Small Game Hunting at the Local Coward Gun Club
Timed to match pushed-down pains reemerging, Small Game Hunting at the Local Coward Gun Club is a blistering novel that reveals deep social rifts.
In a Newfoundland blizzard on Valentine’s Day, malcontent townspeople gather at the Hazel, the one restaurant that’s decided to stay open despite the storm. They are a mix of the wealthy and well-established, everyday patrons, and waitstaff. Their stream-of-consciousness reflections guide the book through its long day, revealing deep-seated and festering wounds.
Iris is an artist, the Hazel’s hostess, and the novel’s lead; she’s been so emptied by her affair with John, the Hazel’s chef, that she can no longer feel everyday beauty. A bay girl, she’s subject to judgment and microaggressions from those who did not grow up poor and Native, who speak to her “as if having more is reflective of being more.” Around Iris hovers Olive, her unclaimed half sister who is functioning in a haze, having recently survived a brutal gang rape. Damian, the Hazel’s busser, lost his true love, Tom, because he hesitated to confront Olive’s rapists; patrons Calv and Roger are respectively an enabler and the ringleader of Olive’s assault.

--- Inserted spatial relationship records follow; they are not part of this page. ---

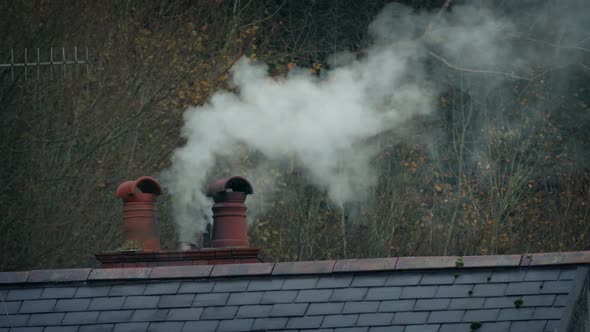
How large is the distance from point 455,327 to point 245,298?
1.79m

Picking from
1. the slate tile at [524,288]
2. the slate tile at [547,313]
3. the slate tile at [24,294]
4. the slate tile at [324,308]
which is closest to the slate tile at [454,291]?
the slate tile at [524,288]

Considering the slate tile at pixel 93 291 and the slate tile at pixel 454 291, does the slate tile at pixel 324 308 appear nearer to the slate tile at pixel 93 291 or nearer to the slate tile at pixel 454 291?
the slate tile at pixel 454 291

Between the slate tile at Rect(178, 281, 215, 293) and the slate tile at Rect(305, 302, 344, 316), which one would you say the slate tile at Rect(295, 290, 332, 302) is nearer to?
the slate tile at Rect(305, 302, 344, 316)

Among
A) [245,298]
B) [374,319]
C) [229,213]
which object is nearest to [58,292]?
[245,298]

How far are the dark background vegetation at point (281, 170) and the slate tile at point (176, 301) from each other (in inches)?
304

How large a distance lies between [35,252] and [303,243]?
6.72 meters

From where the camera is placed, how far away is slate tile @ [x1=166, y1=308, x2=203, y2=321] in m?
9.52

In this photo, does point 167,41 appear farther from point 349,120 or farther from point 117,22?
point 349,120

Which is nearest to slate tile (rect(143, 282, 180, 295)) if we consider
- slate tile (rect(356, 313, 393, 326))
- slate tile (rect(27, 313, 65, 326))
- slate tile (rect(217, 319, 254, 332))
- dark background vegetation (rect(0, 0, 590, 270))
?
slate tile (rect(217, 319, 254, 332))

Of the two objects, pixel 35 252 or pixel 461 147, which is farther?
pixel 461 147

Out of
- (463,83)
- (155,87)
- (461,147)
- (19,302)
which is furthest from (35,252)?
(463,83)

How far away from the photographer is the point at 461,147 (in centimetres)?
2330

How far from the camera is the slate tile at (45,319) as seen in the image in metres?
9.62

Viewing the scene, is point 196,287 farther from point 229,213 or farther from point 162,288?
point 229,213
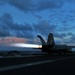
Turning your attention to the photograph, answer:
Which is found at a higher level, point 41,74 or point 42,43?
point 42,43

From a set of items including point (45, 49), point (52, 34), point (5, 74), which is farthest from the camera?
point (52, 34)

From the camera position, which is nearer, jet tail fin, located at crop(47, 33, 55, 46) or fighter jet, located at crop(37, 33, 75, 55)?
fighter jet, located at crop(37, 33, 75, 55)

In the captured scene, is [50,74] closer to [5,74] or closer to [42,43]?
[5,74]

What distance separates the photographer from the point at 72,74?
19484 millimetres

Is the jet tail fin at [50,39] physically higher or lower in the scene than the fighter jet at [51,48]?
higher

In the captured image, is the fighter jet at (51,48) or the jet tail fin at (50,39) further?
the jet tail fin at (50,39)

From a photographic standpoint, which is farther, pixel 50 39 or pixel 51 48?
pixel 50 39

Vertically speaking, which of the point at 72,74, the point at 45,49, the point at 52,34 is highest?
the point at 52,34

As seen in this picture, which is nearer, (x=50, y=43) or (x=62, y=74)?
(x=62, y=74)

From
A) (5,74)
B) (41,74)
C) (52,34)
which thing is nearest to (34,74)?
(41,74)

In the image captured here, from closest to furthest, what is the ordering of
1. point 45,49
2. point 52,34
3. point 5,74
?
point 5,74 → point 45,49 → point 52,34

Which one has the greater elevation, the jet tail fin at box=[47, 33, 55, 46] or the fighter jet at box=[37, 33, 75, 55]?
the jet tail fin at box=[47, 33, 55, 46]

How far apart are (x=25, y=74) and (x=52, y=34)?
84.3 meters

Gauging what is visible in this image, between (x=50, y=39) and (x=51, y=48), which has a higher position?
(x=50, y=39)
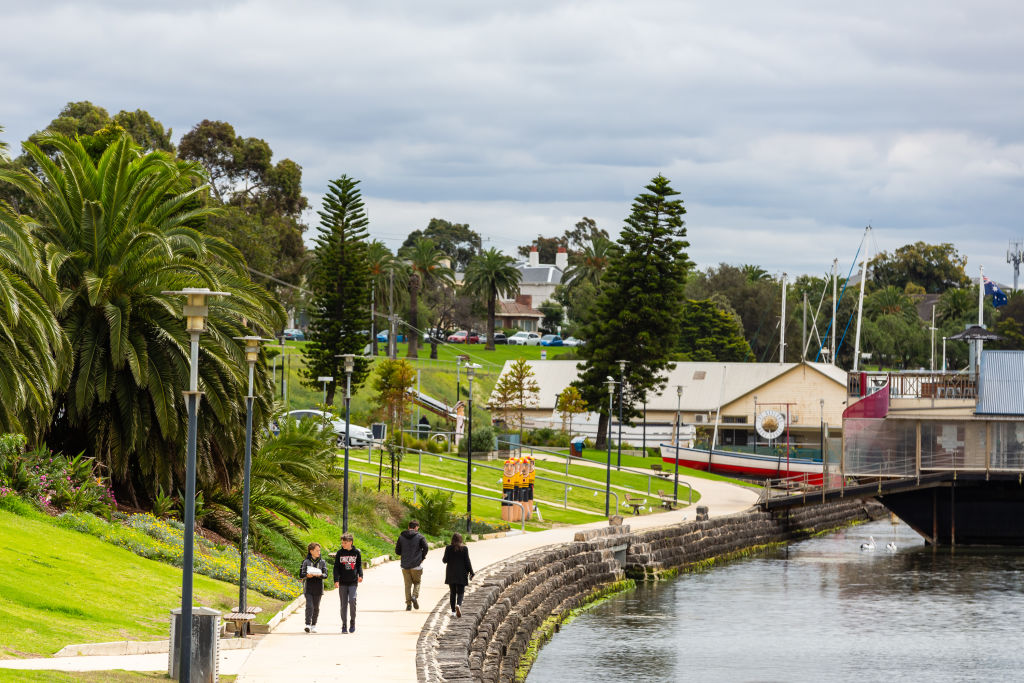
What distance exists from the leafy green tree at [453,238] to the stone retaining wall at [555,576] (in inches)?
5029

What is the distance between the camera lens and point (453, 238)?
7254 inches

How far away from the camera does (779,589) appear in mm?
39031

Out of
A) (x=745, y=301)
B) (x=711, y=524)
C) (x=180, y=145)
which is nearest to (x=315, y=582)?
(x=711, y=524)

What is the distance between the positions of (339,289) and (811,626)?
38.7 metres

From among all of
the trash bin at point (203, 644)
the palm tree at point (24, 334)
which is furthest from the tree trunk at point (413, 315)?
the trash bin at point (203, 644)

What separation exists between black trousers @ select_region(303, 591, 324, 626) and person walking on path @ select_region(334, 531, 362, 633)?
1.29ft

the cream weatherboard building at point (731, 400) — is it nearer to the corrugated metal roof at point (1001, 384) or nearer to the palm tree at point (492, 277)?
the corrugated metal roof at point (1001, 384)

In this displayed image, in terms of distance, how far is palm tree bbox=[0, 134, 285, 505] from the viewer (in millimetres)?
26188

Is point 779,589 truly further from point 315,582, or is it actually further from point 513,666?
point 315,582

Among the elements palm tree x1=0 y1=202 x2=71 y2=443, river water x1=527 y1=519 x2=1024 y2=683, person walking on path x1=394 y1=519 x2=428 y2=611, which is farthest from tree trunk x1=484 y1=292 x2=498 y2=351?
person walking on path x1=394 y1=519 x2=428 y2=611

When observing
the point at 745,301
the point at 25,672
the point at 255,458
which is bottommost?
the point at 25,672

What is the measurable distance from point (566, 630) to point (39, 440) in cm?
1299

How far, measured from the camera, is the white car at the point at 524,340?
137 m

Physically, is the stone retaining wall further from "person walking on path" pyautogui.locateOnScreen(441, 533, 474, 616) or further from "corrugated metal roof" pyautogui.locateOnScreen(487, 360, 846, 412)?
"corrugated metal roof" pyautogui.locateOnScreen(487, 360, 846, 412)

George, the restaurant’s wealthy owner and John’s wife, sees more than she’s willing to admit, while John takes advantage of women’s romantic sensibilities, recycling wooing words and balancing his cheating with gaslighting. As John tries to keep George and Iris apart, Damian works to keep his rage toward Calv and Roger at bay. Searing reflections on established inequalities emerge as the day progresses, all working toward a tragic implosion.
Megan Gail Coles’s novel is blunt and veracious, tracking the events of a single day as they reveal the lasting social impacts of emotional and systemic violence.